- The $1.9 trillion Biden stimulus law was enacted last week.
- Some elements could strengthen the nation’s social safety net in the wake of the pandemic.
- Provisions include larger tax credits and enhanced unemployment insurance.
- See more stories on Insider’s business page.
President Joe Biden signed a $1.9 trillion stimulus law last week, among the largest government rescue measures in American history.
Many of its provisions are directed at keeping individuals and families afloat as vaccinations become more widely available. Still, some aspects of the law may end up dramatically remaking the social safety net.
“This package sets a new and powerful precedent, especially for helping children and their families when they have limited or no income,” Indivar Dutta-Gupta, co-executive director of the Georgetown Center on Poverty and Inequality, said in a recent interview with Insider.
(1) $1,400 stimulus checks
The relief law includes a $1,400 direct payment for most taxpayers. Those will be distributed over the next few weeks, and some are already going out the door.

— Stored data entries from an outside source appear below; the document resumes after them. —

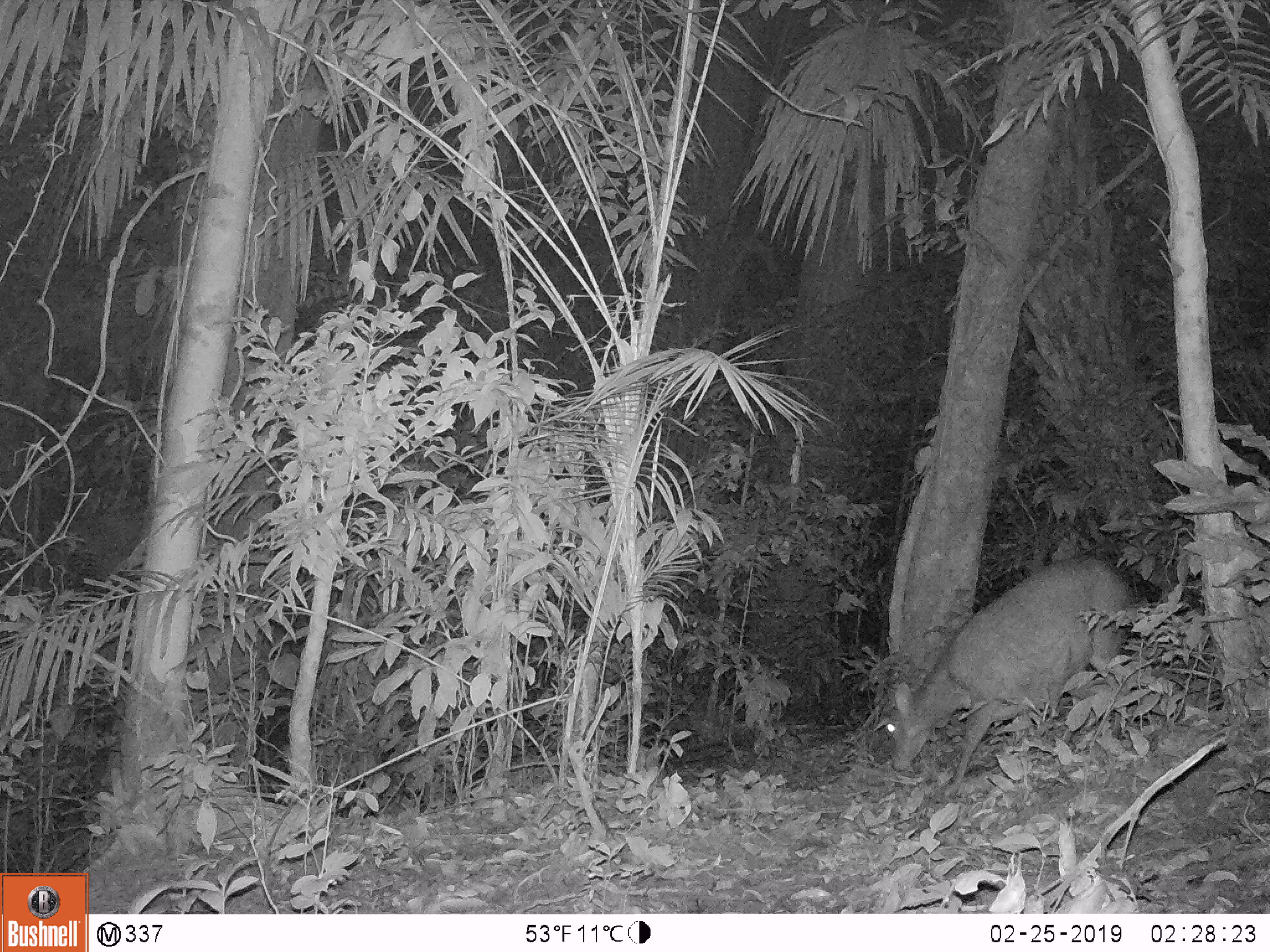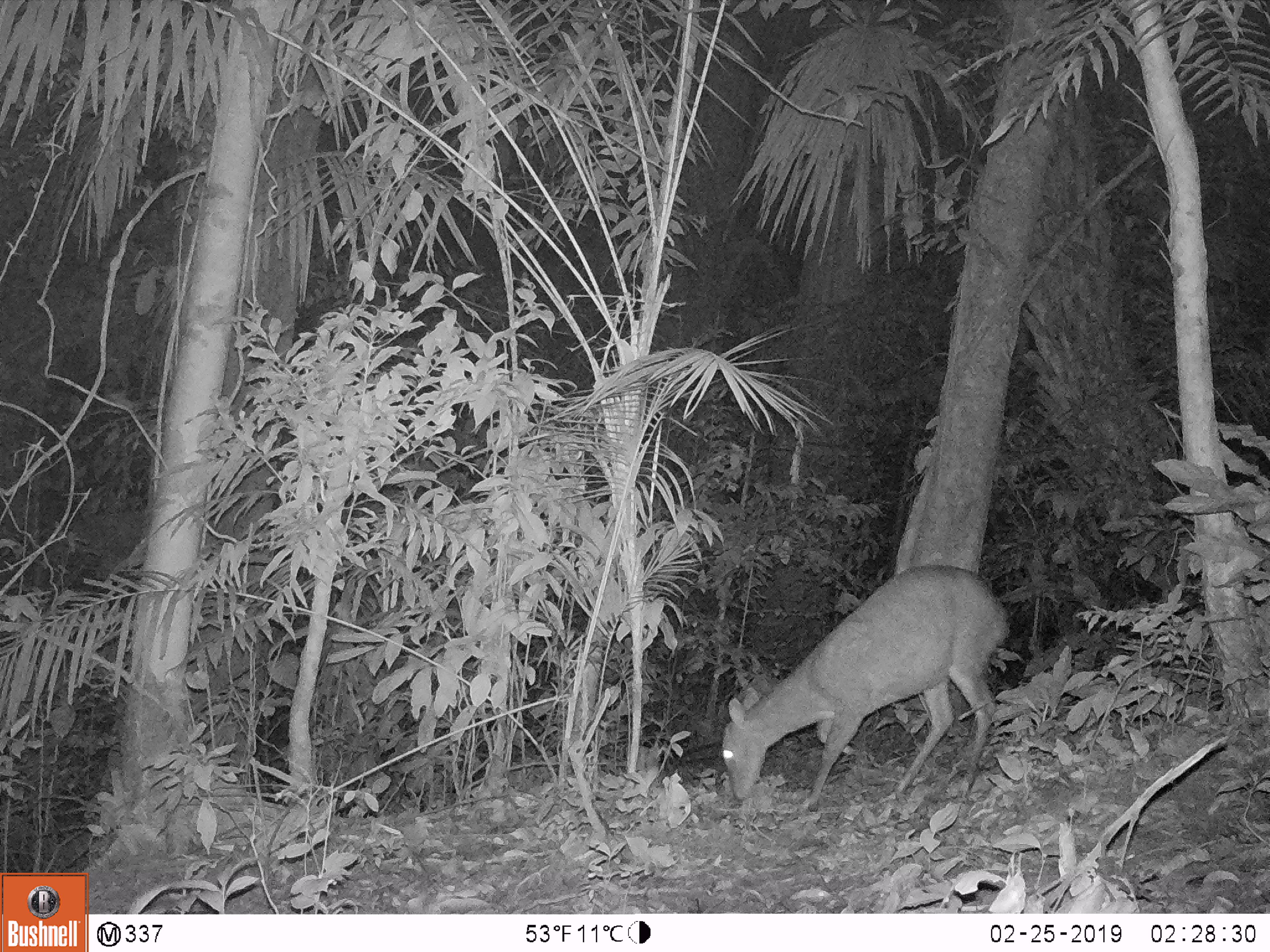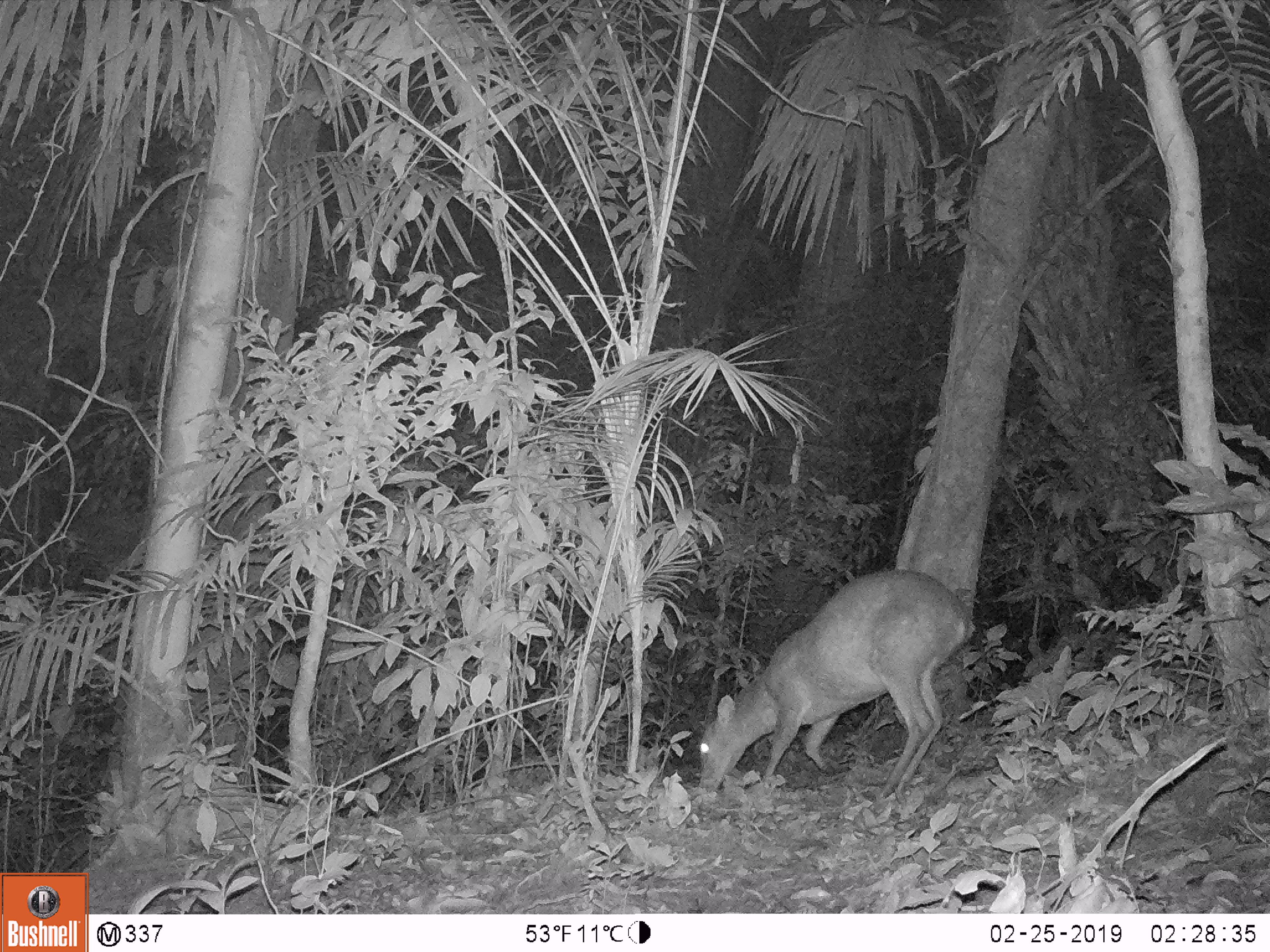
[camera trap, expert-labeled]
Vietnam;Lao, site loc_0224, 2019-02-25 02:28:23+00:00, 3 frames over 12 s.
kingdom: Animalia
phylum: Chordata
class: Mammalia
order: Artiodactyla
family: Cervidae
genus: Muntiacus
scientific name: Muntiacus vuquangensis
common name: large-antlered muntjac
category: large antlered muntjac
Large antlered muntjac (large-antlered muntjac) (Muntiacus vuquangensis). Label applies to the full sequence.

Individuals earning up to $75,000 and couples making up to $150,000 qualify for full checks. A married couple, then, can get $2,800. People can also collect an extra $1,400 per adult dependent, a change from the first two federal payouts.

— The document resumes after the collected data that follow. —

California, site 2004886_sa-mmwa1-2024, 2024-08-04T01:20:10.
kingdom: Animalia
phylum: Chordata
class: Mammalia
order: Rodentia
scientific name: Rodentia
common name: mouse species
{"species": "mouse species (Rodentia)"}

People earning above those thresholds still qualify for a smaller direct payment. But eligibility is capped at individuals earning more than $80,000 and joint filers bringing in more than $160,000, meaning people and households making above those amounts are paid nothing.

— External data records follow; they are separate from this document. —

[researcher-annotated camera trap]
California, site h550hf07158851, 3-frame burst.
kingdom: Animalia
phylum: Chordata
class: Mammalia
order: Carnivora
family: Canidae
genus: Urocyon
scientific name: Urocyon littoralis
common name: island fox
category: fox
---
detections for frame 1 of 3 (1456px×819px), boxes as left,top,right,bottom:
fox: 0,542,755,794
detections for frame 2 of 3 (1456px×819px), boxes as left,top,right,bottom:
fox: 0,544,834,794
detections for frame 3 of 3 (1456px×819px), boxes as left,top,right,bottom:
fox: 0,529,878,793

(2) $300 federal unemployment benefits through Labor Day
The law provides $300 in weekly federal unemployment benefits until September 6. The measure renewed the government supplement to state unemployment checks for an extra six months.
It extends the length of various programs, such as the Pandemic Unemployment Assistance program for gig workers and the Pandemic Emergency Unemployment Compensation for long-term unemployed people. Both will expire in September without additional action in Congress.
(3) Expanded tax credits
The law also beefs up the child tax credit for millions of families. For the next year, it provides $3,600 per child aged 5 and under, and $3,000 for each kid aged 6 to 17.
Payments were designated as “periodic” to clear Senate procedural hurdles, but Democrats want to implement advance monthly checks to families of up to $300, although it’s unclear if the IRS can accommodate that request. Advance checks could start going out on July 1, the legislation indicates.
Other tax credits are augmented as well, such as the Earned Income Tax Credit. The law nearly triples the maximum amount a childless worker can receive, from $540 to $1500. The income cap for adults is also lifted from $16,000 to $21,000, a step widening its reach.
(4) Bigger SNAP benefits
The measure also aims to address hunger and food insecurity through the Supplemental Nutritional Assistance Program. It renews a 15% boost to SNAP benefits through September.
Put another way, the increase is equal to $27 more in SNAP benefits per person each month, or just over $100 monthly for a family of four, according to the Center on Budget and Policy Priorities.